### Extracted text

VDL Groep
- Company type: Private
- Industry: Diversified Manufacturing
- Founded: 1953; 73 years ago by Pieter van der Leegte
- Headquarters: Eindhoven, Netherlands
- Key people: Wim van der Leegte
- Products: Car assembly, Bus, Coach, Finished products and supply
- Revenue: €5.0 billion (2017)
- Operating income: ▲€120.2 million (2014)
- Net income: ▲€153 million (2017)
- Number of employees: 16,137 (2017)
- Website: www.vdlgroep.com/en

= VDL Groep =

Industrial and manufacturing company

VDL Groep is an international industrial and manufacturing company established in 1953. From its head office in Eindhoven, Netherlands, VDL supervises its subsidiaries, which have a high level of autonomy and responsibility for results.

### Data to examine

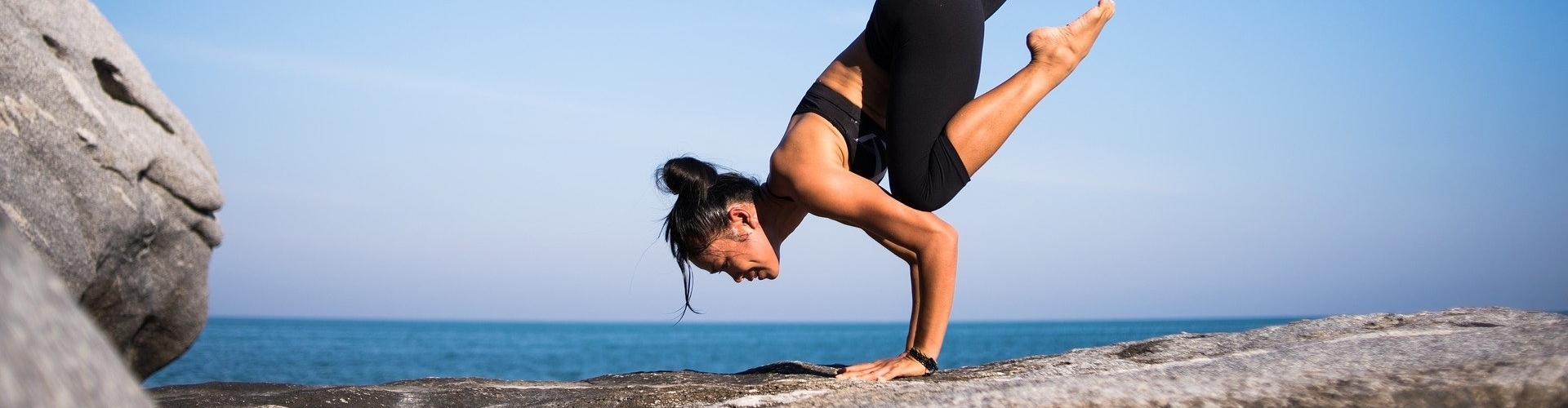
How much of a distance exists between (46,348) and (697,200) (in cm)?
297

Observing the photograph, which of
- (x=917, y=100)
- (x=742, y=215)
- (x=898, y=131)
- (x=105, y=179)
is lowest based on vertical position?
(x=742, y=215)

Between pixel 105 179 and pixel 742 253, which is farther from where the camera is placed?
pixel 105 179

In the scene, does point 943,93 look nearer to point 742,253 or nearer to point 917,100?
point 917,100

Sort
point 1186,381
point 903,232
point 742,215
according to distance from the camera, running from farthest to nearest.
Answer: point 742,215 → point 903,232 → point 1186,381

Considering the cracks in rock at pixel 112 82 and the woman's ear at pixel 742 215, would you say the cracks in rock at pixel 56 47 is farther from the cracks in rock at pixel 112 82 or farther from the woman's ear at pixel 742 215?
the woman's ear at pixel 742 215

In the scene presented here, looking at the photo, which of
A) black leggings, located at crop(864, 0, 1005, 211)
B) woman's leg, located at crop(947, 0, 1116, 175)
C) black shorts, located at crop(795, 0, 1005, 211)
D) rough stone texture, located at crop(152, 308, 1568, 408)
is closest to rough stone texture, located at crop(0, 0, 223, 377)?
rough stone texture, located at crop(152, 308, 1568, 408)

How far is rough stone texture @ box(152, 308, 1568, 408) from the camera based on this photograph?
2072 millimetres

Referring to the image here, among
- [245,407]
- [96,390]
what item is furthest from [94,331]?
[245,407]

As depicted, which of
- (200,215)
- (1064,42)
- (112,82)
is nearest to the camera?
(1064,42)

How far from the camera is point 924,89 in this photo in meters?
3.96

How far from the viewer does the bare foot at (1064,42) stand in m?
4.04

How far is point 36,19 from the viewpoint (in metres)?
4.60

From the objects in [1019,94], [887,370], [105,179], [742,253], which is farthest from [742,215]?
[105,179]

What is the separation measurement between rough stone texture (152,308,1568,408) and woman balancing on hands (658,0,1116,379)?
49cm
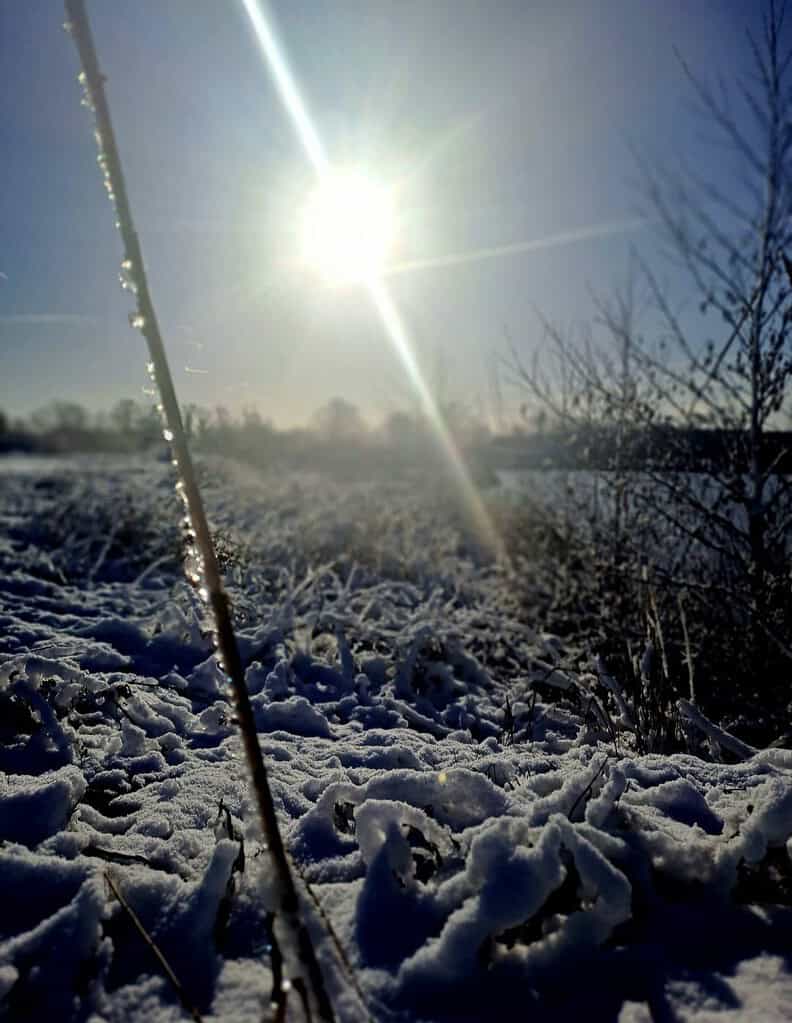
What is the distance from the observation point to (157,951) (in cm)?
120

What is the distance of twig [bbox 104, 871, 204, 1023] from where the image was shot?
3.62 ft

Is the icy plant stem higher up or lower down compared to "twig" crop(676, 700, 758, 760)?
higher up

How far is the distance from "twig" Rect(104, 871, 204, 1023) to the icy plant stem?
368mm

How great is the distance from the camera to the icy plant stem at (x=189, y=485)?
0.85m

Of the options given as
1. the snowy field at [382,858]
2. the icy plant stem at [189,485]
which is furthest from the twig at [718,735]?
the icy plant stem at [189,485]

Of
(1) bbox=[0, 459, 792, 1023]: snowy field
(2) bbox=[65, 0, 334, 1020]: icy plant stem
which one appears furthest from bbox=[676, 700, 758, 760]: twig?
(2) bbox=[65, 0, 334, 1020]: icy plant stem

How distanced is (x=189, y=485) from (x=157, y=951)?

### Exercise brief
Can you reproduce the VDL Groep text word for word, starting at "- Website: www.vdlgroep.com/en" and ending at "responsibility for results."?

### Problem solution
- Website: www.vdlgroep.com/en

= VDL Groep =

Industrial and manufacturing company

VDL Groep is an international industrial and manufacturing company established in 1953. From its head office in Eindhoven, Netherlands, VDL supervises its subsidiaries, which have a high level of autonomy and responsibility for results.